Adesso in ogni luogo al chiuso ma aperto al pubblico, come nei negozi, devono essere esposti dei cartelli per segnalare le regole da seguire per potervi accedere.

L’avviso fondamentale è che è vietato entrare senza mascherina. Se, come prima cosa, mi dici che è vietato entrare, smonti già la mia voglia di superare la soglia del tuo negozio. Con un inizio così mi fermi subito, non so se sono il benvenuto. Poi mi dici che è vietato senza: devo quindi fare una capriola mentale e chiedermi cosa devo fare invece per entrare, se sono proprio motivata. Se non posso senza, devo quindi con.

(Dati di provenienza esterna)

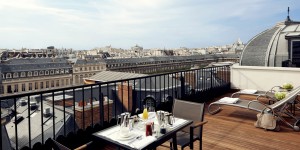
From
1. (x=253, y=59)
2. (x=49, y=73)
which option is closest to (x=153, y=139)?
(x=253, y=59)

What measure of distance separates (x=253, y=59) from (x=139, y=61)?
9416 cm

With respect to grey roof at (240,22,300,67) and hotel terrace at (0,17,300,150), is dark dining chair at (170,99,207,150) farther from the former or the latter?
grey roof at (240,22,300,67)

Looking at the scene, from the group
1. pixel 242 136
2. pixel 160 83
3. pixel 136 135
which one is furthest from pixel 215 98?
pixel 136 135

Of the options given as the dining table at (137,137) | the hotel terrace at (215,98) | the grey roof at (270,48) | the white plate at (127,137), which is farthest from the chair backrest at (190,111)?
the grey roof at (270,48)

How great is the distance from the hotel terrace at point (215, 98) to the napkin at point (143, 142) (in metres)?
1.13

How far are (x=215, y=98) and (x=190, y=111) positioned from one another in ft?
15.9

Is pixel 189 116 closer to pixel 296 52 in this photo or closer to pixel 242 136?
pixel 242 136

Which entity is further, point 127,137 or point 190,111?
point 190,111

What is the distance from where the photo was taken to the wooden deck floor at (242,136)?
13.4 ft

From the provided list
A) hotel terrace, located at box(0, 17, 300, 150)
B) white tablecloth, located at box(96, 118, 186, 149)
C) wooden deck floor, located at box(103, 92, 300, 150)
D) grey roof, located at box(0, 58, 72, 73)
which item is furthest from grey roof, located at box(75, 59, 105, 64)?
white tablecloth, located at box(96, 118, 186, 149)

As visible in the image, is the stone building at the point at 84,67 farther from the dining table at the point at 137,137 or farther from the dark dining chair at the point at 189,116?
the dining table at the point at 137,137

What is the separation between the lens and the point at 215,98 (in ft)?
26.5

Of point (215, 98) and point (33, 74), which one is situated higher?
point (215, 98)

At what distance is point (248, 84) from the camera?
9.09 metres
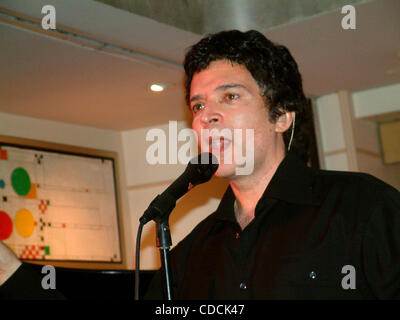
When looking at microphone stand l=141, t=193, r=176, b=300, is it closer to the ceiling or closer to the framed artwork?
the ceiling

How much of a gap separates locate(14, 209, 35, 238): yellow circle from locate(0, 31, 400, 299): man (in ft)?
7.81

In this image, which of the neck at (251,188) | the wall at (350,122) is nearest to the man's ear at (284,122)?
the neck at (251,188)

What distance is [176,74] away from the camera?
3.98m

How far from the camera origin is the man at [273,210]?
5.02ft

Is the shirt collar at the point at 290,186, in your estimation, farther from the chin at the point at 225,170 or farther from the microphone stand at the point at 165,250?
the microphone stand at the point at 165,250

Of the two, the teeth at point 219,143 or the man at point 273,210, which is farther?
the teeth at point 219,143

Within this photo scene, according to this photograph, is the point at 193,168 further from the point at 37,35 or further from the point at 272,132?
the point at 37,35

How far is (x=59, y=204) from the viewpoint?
4.55 metres

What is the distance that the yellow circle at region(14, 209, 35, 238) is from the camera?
4207 mm

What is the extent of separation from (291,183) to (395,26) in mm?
2080

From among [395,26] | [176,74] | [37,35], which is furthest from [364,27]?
[37,35]

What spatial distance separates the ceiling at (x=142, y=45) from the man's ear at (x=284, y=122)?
127cm

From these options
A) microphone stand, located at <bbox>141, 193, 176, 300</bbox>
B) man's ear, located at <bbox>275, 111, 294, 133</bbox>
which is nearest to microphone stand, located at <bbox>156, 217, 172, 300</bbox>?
microphone stand, located at <bbox>141, 193, 176, 300</bbox>

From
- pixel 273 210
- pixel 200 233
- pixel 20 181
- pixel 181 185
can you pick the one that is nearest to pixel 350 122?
pixel 20 181
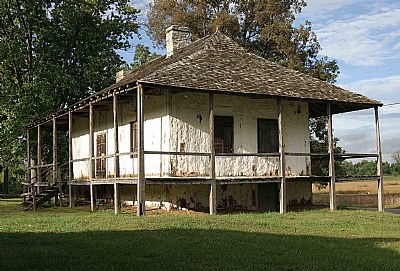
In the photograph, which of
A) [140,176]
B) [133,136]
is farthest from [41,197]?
[140,176]

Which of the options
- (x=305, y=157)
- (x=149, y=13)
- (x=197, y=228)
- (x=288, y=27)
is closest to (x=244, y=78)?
(x=305, y=157)

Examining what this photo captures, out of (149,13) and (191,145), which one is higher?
(149,13)

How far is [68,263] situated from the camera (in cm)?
979

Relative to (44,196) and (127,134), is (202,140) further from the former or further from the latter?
(44,196)

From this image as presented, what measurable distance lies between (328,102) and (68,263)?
52.7ft

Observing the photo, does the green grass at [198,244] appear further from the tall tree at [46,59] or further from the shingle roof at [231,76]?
the tall tree at [46,59]

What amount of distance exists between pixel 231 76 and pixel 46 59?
1701cm

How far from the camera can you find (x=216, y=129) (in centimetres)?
2298

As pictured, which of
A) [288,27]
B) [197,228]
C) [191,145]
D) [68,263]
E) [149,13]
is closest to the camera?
[68,263]

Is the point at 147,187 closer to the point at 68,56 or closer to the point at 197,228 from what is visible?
the point at 197,228

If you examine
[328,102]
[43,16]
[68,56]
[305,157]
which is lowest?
[305,157]

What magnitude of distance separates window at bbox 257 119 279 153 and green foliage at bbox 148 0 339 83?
47.8ft

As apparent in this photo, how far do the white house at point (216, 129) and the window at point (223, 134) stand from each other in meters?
0.04

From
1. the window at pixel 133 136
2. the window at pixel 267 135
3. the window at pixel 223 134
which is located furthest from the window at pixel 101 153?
the window at pixel 267 135
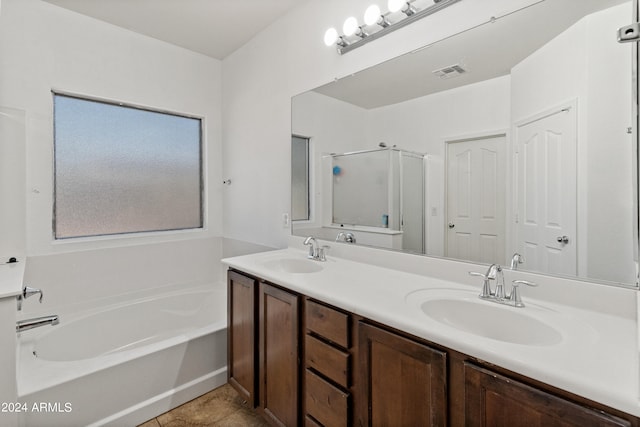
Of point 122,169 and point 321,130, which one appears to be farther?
point 122,169

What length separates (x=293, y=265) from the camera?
1948 mm

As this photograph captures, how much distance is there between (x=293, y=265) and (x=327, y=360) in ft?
2.62

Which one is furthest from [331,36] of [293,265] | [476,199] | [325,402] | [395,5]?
[325,402]

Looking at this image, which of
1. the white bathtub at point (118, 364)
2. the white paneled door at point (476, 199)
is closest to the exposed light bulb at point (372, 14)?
the white paneled door at point (476, 199)

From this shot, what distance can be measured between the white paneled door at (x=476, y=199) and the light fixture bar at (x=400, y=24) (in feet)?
2.08

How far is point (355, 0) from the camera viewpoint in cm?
177

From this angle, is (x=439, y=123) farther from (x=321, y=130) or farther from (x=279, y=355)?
(x=279, y=355)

Non è più facile dire che ‘per entrare è obbligatorio indossare la mascherina’? Così mi inviti ad entrare e mi dici subito cosa devo avere addosso. Sì, sarebbe anche un bene precisare indossare. Perché il con può voler dire entra anche se ce l’hai in borsa, al polso, sotto il mento. E sappiamo che deve coprire bocca e naso.

Distanziamento sociale e assembramento, parole preziose

La chicca che il distanziamento da rispettare sia sociale anziché fisico l’hanno già fatta notare in molti. Mi unisco al coro di chi non è d’accordo con l’uso di sociale per definire il concetto di mantenere la distanza interpersonale di un metro.

Se fosse sociale, infatti, dovremmo scollegarci tutti da facebook, instagram, twitter e gli altri social. C’è qualche dipiciemme che mi sono persa in cui è contenuta questa misura urgente per il contenimento del contagio?

Se fosse davvero sociale non dovremmo più aiutarci e sostenerci, lavorare, vivere, emozionarci, comunicare con gli altri. Da vicino o da lontano. Non dovremmo più parlare o interagire con le altre persone. Sicuri che non fosse stato più facile usare l’idea di fisicità per spiegare il concetto?

E infine l’assembramento, un gioiellino di parola che brilla più di tutte in mezzo alle preziose scelte per comunicare in questo periodo d’emergenza. E’ stata utilizzata fino a febbraio 2020 solo nel linguaggio burocratico e ufficiale, nei regolamenti, nelle leggi. Abbiamo dovuto cercare il significato su google per scoprire che un generico raggruppamento di persone sarebbe potuto andare bene lo stesso per farsi capire al di là dei decreti.

E infatti in molti parlano di assemblamento, come quello che hanno fatto per montare in fretta una libreria che serviva da sfondo per le dirette social, i collegamenti con i programmi tv, le videochiamate.